Exercise text:
● ● ● ●

If you are a strong believer in the notion that ‘opposites attract’ then you need to think again.
A study conducted at the University of California, Irvine, revealed that a female budgerigar prefers to mate with a male that sounds like her. Biologists Marin Moravec, Professor Nancy Burley and Professor Georg Striedter carried out the study, which was published in Ethology in early November. The common view of ‘opposites attract’ was further flawed by the study that also found that males that paired with more similar-sounding females gave more help to the females when they were nesting.
Budgerigars, nicknamed budgies, are small Australian parrots that produce highly variable contact calls. The budgerigar is one of the few parrots to be domesticated as a pet. Previous research showed that male budgerigars spontaneously emulate the calls of females that are potential mates. Further on, females were known to prefer males that had been trained to produce calls similar to theirs. The current study is significant since it shows that female budgerigars prefer pairing with males that sound like them at their first meeting, before any imitation has occurred.
Interestingly parrots display a gift, rare among most animals, of learning new vocalizations throughout their lifetime. A highly social, monogamous species, the budgerigar likely uses multiple aspects of vocalizations when choosing mates and maintaining long-term relationships. This study adds to the human understanding of the social functions of vocal learning. It also offers a remarkable avian example of a familiar mate choice strategy: choosing a mate with whom you have something in common.

● ● ● ●

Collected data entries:

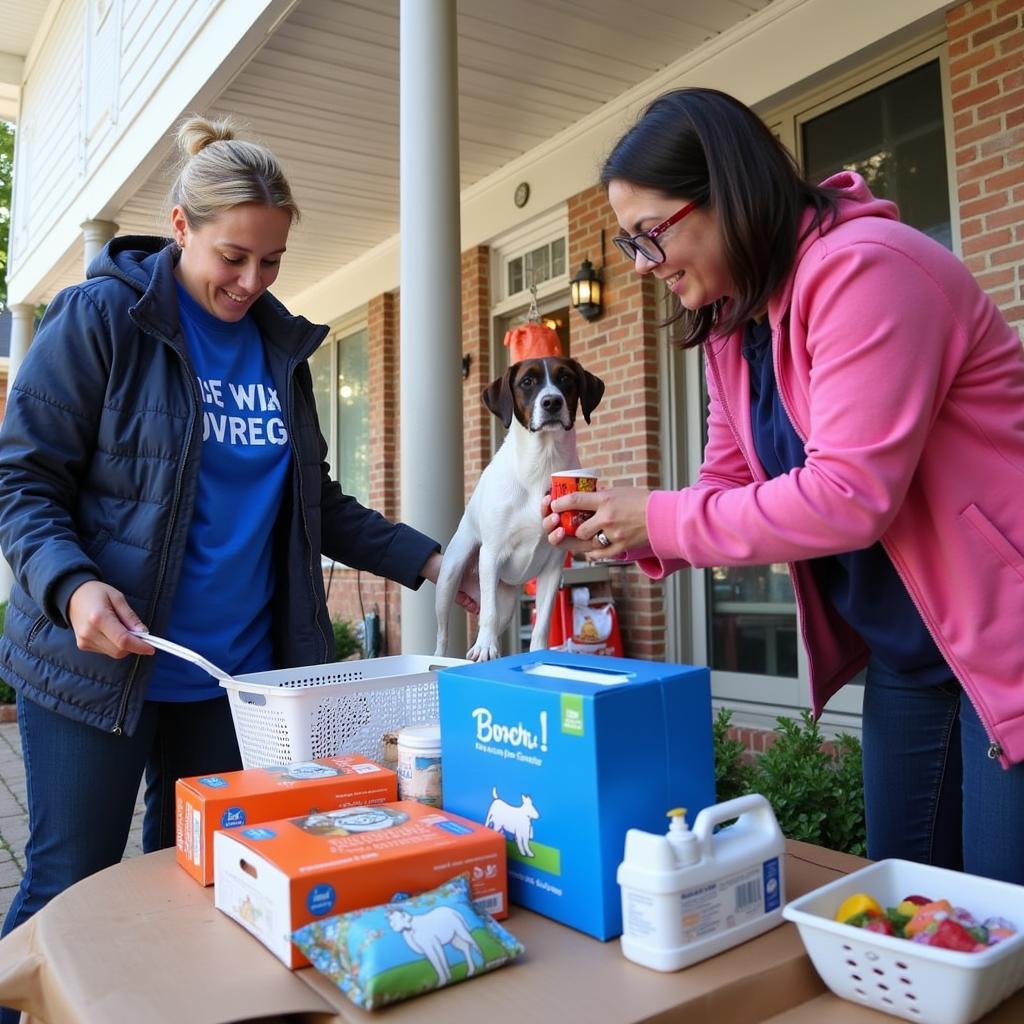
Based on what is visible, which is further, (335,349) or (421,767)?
(335,349)

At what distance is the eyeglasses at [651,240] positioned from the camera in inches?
52.4

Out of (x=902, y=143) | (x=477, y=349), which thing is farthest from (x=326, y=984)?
(x=477, y=349)

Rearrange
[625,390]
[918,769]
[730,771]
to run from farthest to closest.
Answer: [625,390] → [730,771] → [918,769]

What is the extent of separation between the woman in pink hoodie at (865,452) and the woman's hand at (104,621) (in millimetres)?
744

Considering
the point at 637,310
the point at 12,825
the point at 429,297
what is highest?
the point at 637,310

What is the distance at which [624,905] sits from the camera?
1.04 meters

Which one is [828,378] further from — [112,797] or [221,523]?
[112,797]

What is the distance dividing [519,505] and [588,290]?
139 inches

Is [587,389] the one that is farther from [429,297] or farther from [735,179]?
[735,179]

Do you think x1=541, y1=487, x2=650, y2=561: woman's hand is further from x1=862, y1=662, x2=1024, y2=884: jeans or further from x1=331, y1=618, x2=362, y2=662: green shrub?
x1=331, y1=618, x2=362, y2=662: green shrub

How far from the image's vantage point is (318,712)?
1559mm

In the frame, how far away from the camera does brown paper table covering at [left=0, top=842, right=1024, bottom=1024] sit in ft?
3.09

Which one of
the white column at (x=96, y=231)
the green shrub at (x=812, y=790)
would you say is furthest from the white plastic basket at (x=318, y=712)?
the white column at (x=96, y=231)

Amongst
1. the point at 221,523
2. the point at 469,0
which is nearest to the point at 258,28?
the point at 469,0
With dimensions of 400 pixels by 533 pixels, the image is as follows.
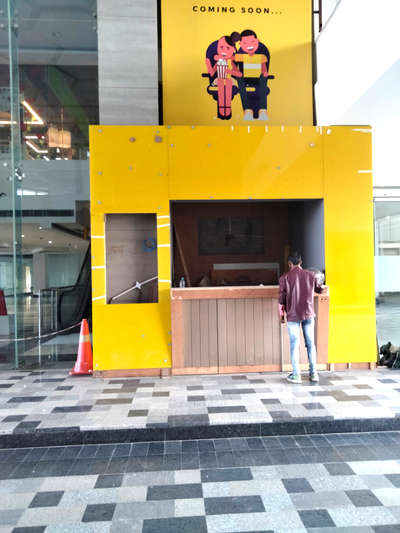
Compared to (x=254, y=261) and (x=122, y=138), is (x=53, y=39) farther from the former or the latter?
(x=254, y=261)

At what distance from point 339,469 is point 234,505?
91 centimetres

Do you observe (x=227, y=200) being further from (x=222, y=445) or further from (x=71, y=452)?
(x=71, y=452)

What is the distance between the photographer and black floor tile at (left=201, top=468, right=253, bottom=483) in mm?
2900

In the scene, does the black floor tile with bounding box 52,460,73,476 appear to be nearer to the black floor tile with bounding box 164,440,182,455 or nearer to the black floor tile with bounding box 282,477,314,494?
the black floor tile with bounding box 164,440,182,455

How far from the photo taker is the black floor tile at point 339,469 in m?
2.96

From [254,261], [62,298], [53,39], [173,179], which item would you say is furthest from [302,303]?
[53,39]

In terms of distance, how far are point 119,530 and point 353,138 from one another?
16.7ft

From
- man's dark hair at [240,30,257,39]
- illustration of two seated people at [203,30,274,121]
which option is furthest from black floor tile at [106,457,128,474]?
man's dark hair at [240,30,257,39]

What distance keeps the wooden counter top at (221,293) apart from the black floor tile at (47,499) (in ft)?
9.18

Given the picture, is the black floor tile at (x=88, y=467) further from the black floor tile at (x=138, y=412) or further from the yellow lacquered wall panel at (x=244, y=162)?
the yellow lacquered wall panel at (x=244, y=162)

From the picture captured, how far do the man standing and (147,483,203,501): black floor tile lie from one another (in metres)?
2.39

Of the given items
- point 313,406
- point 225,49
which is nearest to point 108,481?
point 313,406

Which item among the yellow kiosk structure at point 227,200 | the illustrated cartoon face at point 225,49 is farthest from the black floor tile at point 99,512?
the illustrated cartoon face at point 225,49

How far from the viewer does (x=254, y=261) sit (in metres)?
6.56
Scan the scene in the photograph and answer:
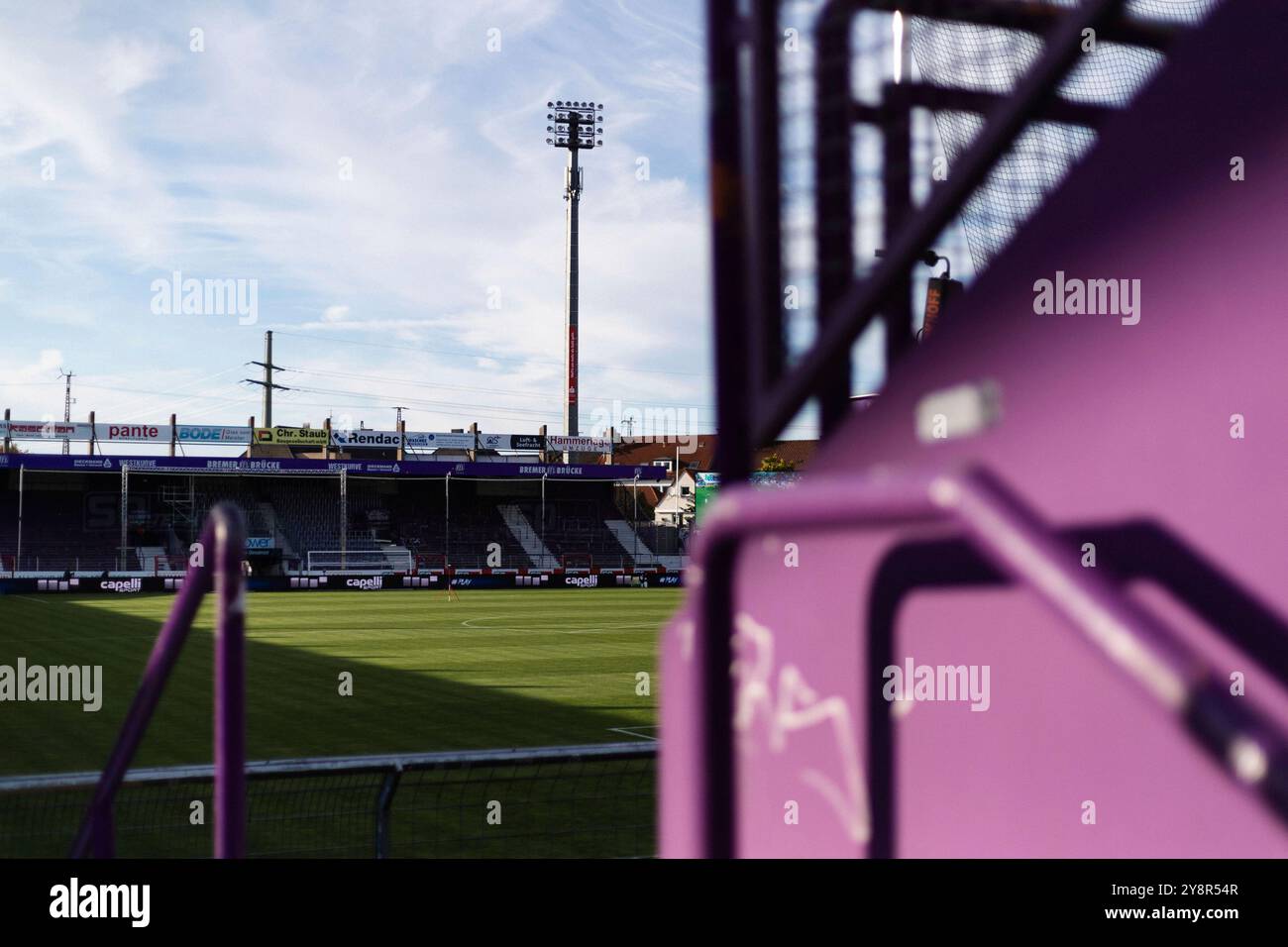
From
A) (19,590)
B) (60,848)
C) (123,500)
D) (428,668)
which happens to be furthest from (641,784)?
(123,500)

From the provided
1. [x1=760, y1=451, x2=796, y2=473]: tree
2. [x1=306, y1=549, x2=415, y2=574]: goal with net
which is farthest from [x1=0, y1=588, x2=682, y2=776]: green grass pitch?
[x1=306, y1=549, x2=415, y2=574]: goal with net

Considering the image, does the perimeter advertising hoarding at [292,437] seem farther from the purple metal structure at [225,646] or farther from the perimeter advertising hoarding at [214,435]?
the purple metal structure at [225,646]

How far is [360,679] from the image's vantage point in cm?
1958

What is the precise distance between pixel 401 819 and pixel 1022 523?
976 centimetres

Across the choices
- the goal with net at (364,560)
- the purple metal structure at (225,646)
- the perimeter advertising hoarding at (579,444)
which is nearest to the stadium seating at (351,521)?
the goal with net at (364,560)

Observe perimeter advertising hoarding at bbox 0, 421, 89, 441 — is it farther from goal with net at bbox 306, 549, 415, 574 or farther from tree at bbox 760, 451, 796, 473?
tree at bbox 760, 451, 796, 473

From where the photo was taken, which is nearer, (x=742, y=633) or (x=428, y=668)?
(x=742, y=633)

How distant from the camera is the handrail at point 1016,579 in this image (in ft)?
3.62
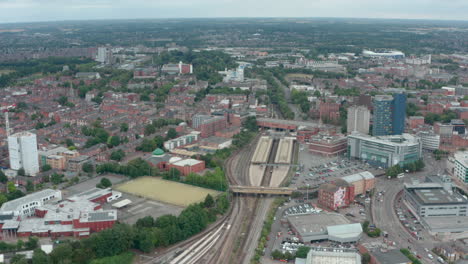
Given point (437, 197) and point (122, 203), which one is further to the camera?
point (122, 203)

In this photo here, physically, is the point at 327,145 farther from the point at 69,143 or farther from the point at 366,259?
the point at 69,143

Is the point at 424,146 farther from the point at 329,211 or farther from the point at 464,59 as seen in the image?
the point at 464,59

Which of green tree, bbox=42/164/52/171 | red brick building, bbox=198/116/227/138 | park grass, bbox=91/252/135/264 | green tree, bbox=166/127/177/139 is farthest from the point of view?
red brick building, bbox=198/116/227/138

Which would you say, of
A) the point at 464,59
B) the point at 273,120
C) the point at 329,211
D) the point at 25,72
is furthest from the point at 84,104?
the point at 464,59

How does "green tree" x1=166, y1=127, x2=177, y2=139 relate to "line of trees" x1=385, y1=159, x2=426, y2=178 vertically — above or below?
above

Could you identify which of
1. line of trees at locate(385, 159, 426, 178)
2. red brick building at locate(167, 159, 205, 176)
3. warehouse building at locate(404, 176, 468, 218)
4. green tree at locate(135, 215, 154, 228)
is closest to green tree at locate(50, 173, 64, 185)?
red brick building at locate(167, 159, 205, 176)

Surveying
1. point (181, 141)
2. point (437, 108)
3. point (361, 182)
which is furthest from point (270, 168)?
point (437, 108)

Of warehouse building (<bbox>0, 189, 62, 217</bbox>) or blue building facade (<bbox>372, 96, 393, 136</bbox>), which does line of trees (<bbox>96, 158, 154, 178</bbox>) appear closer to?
warehouse building (<bbox>0, 189, 62, 217</bbox>)
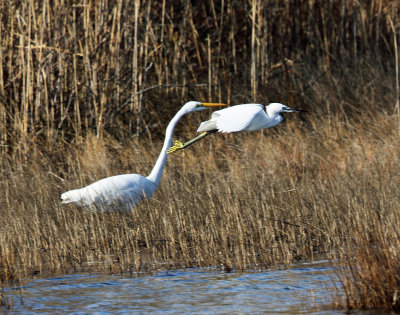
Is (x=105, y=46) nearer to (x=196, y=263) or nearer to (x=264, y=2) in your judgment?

● ● ● ●

Task objective: According to the budgerigar study text, in what journal was the study published?

Response area: Ethology